And so it continues…

[another in my growing series of discussions of Shakespeare in my long-term substitute teaching classroom… if you’re looking for The Tempest, sorry… give me a couple more weeks… sorry]

So another week, another #getthemoutoftheirdesks activity. This time, we’re going to a funeral!

There’s a great exercise from Creative Shakespeare: The Globe Education Guide to Practical Shakespeare, from the folks over at Shakespeare’s Globe in London, that I can’t wait to try out.

Back in Shakespeare’s day, actors were not given full scripts. They did not know and could not read their scene-partners’ scripts and lines. Parchment and paper was at such a premium that all the actors had were cue scripts, which would include their speeches, and the three-to four words that led up to them. So the rehearsal process was first a listening one…and since acting (at least modern, if not Elizabethan) is about reaction as much as it is about action, this is a great lesson for the students to learn as they try to break down the scene.

So exercise focuses on the middle section of the funeral oration: it begins with Antony’s introduction of Caesar’s will, his second prop for his funeral oration; it ends with him beginning to reveal and talk in detail about the first prop (Caesar’s corpse, of course). There are parts for Antony, four separate citizens, and “all” citizens.

I’ll hand out the parts with only Antony as a volunteer, the rest random. Before we head out to our playroom (thank goodness for the empty classroom across campus), we’ll do a first, rough read-through just to get a feel for it (and for “everyone” to realize they need to pay attention, too).

When we get to the room, we’ll run through the scene a couple of times. I’ll urge the “all” students not to even attempt to say their parts in unison. As part of a mob, verbal chaos is a good thing.

As we get further into the one-hour rehearsal “process,” we’ll talk more about and implement stage movement based on the clues we get from the stage directions. And in the final rehearsals, I’ll give them an idea of stage and audience awareness.

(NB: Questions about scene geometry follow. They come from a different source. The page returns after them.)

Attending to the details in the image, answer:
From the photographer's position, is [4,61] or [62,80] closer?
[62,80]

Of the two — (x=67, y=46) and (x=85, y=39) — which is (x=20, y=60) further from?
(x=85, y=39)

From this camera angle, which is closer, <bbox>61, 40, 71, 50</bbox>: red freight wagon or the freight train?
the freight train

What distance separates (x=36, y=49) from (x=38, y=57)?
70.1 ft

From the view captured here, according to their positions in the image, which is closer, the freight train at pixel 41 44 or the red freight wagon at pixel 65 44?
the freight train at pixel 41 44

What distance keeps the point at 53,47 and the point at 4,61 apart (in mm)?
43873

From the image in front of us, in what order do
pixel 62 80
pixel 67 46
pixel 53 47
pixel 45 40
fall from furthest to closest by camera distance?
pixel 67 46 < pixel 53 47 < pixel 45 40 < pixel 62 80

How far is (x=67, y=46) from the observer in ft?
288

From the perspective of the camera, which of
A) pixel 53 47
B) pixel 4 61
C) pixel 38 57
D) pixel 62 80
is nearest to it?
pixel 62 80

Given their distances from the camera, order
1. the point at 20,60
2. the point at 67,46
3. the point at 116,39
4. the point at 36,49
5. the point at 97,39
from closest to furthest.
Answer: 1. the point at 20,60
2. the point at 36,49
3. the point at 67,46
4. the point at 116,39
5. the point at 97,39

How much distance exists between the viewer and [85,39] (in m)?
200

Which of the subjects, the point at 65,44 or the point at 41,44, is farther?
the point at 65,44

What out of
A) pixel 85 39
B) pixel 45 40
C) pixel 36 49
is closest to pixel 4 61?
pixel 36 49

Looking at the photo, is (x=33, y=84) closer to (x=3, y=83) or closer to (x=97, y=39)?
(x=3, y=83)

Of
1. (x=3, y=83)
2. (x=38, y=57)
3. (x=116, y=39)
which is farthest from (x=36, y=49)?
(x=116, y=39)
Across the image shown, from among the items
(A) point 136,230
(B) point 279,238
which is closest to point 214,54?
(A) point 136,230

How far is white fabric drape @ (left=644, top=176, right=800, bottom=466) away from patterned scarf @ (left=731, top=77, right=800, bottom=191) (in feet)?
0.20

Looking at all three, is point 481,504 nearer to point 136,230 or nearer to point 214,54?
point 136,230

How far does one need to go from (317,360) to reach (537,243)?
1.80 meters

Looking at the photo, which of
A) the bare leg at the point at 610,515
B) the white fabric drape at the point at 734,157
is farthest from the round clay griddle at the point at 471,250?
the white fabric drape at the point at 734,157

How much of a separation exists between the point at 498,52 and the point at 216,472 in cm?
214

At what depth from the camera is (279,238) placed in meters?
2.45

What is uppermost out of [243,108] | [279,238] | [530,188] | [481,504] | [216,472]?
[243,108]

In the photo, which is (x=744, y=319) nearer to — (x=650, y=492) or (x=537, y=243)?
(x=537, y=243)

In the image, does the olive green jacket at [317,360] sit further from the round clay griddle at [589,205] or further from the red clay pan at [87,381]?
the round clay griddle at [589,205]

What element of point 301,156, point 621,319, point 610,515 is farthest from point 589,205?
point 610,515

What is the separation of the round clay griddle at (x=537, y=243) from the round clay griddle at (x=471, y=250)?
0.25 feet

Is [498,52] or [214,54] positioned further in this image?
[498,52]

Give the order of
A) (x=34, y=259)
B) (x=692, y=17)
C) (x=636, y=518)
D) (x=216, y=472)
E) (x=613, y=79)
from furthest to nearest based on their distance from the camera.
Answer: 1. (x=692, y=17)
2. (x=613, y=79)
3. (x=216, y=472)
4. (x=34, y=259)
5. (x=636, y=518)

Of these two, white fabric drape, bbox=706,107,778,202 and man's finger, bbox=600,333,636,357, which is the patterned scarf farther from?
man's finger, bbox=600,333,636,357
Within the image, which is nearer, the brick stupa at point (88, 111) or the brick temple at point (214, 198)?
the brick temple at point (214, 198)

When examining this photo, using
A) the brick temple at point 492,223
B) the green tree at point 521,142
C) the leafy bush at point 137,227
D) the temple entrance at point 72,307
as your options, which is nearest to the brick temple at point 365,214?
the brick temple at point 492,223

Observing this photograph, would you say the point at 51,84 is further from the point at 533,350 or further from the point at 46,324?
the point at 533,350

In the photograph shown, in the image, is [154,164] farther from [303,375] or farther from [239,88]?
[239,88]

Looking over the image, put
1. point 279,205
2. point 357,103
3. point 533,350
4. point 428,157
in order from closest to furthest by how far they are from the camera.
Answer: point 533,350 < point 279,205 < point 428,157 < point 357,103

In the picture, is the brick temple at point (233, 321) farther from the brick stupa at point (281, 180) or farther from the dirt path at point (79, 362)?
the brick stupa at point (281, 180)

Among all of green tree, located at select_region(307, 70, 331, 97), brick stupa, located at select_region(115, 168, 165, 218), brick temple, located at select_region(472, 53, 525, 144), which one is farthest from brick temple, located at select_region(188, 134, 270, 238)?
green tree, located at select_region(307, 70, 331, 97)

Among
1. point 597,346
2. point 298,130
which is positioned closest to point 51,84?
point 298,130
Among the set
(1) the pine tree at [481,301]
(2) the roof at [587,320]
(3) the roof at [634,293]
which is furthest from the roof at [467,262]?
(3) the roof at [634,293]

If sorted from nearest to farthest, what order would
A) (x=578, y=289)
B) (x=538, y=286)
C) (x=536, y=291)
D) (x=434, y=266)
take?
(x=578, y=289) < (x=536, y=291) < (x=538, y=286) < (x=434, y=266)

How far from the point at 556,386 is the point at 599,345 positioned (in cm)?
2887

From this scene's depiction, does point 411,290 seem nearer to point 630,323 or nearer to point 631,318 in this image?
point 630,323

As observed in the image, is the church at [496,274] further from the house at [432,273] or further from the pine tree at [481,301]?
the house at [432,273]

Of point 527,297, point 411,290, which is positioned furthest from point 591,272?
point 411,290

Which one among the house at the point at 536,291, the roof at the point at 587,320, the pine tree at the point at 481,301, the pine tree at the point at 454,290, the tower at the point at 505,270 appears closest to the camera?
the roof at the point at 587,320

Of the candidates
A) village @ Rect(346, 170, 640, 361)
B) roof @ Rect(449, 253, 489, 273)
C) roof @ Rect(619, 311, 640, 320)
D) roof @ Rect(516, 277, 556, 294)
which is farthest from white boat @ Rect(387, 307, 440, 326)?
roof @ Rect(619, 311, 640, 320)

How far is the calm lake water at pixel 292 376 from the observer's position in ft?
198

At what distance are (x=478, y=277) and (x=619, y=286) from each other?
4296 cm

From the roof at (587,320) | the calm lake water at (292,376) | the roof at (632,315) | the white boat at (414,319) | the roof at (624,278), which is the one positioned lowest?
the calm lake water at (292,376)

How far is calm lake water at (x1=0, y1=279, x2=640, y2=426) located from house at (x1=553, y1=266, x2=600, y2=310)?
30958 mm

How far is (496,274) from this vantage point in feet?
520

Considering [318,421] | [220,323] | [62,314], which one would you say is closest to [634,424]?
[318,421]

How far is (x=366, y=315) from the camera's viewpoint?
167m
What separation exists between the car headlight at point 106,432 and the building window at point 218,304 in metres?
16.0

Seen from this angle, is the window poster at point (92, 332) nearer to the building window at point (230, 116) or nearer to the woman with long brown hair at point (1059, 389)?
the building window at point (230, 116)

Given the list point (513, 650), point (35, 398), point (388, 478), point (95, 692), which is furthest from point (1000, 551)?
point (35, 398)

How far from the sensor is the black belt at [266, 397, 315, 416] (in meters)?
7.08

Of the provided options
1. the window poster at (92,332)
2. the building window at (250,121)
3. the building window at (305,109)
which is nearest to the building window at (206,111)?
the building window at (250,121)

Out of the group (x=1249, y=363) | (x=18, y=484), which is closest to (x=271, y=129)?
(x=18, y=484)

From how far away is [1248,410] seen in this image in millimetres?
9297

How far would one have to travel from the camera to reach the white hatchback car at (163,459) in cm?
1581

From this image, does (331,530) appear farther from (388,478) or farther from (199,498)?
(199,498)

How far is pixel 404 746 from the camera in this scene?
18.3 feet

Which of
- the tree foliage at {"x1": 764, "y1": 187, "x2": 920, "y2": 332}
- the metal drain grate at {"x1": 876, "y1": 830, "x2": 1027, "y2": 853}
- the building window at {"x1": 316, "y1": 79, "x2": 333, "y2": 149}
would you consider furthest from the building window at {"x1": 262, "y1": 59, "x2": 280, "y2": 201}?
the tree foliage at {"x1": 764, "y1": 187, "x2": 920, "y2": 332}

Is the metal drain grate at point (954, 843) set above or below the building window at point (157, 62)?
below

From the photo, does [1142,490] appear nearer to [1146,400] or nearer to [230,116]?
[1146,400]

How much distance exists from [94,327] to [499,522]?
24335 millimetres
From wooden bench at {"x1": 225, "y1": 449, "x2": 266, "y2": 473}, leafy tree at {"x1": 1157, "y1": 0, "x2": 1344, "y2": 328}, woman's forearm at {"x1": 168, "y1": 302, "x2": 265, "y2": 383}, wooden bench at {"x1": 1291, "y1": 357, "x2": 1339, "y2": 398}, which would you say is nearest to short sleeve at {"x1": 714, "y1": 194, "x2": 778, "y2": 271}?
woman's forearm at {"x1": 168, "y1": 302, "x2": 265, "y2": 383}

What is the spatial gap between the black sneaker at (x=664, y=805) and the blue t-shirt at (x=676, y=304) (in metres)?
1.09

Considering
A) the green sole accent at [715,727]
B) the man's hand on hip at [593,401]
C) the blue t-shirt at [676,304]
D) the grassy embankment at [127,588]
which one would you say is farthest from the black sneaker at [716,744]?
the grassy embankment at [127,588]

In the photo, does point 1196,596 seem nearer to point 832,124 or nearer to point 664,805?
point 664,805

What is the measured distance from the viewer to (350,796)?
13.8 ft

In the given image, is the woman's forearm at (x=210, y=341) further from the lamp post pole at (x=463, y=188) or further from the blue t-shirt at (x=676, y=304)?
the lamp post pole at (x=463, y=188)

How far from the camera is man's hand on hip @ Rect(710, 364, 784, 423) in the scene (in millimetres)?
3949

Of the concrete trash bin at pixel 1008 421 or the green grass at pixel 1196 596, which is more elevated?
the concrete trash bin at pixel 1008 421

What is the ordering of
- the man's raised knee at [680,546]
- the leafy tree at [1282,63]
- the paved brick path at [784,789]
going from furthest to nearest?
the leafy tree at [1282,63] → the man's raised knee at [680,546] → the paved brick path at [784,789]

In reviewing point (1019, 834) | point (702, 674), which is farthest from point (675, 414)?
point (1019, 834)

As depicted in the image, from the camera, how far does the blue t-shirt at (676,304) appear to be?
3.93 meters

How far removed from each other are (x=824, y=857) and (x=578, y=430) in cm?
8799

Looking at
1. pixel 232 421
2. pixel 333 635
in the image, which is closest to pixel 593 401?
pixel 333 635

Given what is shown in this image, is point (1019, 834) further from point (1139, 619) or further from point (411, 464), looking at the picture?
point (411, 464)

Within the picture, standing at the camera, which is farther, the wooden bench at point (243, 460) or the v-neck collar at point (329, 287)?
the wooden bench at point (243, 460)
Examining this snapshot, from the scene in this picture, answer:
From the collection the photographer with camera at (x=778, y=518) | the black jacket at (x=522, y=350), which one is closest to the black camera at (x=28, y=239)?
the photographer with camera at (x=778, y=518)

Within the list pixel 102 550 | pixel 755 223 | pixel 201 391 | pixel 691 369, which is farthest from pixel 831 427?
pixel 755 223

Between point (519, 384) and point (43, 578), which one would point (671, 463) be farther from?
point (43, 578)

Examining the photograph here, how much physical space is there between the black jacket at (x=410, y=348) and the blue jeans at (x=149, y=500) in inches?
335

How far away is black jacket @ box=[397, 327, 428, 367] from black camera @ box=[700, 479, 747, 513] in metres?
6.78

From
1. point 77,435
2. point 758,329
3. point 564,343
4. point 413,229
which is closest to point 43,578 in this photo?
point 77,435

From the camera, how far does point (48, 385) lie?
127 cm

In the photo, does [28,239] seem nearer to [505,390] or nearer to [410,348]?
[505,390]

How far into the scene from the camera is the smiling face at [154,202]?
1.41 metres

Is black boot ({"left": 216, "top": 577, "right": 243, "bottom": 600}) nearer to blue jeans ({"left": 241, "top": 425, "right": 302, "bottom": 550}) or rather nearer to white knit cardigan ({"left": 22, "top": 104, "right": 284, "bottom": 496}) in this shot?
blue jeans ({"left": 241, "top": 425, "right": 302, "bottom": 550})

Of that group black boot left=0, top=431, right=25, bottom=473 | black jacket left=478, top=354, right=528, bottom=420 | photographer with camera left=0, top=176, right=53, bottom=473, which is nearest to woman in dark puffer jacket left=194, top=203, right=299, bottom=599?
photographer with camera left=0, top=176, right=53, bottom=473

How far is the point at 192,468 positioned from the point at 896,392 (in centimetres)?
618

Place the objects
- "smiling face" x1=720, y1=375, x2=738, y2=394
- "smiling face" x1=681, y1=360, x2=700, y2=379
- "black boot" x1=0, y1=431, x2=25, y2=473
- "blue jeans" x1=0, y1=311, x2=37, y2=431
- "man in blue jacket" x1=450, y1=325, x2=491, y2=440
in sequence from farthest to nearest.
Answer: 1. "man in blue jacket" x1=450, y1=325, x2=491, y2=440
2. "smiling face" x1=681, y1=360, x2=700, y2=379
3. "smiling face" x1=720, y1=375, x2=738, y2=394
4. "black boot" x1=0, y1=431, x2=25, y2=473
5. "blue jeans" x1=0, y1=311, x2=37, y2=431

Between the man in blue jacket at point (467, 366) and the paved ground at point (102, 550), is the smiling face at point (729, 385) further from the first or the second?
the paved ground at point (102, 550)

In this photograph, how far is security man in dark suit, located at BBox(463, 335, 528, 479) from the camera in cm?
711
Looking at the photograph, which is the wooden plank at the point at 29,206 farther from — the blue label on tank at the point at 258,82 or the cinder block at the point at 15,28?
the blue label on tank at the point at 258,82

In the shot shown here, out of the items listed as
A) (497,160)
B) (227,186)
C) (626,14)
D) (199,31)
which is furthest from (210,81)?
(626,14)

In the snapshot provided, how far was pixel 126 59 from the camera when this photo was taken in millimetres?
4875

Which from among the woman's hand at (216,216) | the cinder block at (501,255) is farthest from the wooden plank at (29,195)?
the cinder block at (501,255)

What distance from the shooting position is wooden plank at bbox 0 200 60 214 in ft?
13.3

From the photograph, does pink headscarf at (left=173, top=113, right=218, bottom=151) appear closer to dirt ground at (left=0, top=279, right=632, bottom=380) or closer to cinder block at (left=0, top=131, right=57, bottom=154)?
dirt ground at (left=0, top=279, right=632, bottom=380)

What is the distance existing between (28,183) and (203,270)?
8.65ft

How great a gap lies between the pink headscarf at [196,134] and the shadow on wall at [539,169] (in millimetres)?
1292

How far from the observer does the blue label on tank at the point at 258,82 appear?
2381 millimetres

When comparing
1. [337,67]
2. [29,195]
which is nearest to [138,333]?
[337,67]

What I’m hoping they get out of the lesson is three-fold: a rough idea of the Elizabethan rehearsal process; a sense of stage and audience awareness; and a feel for how chaotic the scene would have felt. As a follow-up, we’ll discuss Antony’s masterful use of language to manipulate this unruly mob: he never controls them completely, but he is able to turn their destructive power toward the conspirators.

I can’t wait to do this.

But first, we need to kill Caesar. We’ll act that out tomorrow. And for that, I’m going to try something. Each character will be played by two students: one to read the part, the other to physicalize it. I have no idea if this will work or not… It may work just fine, or it may totally crash and burn. I’ll let you know.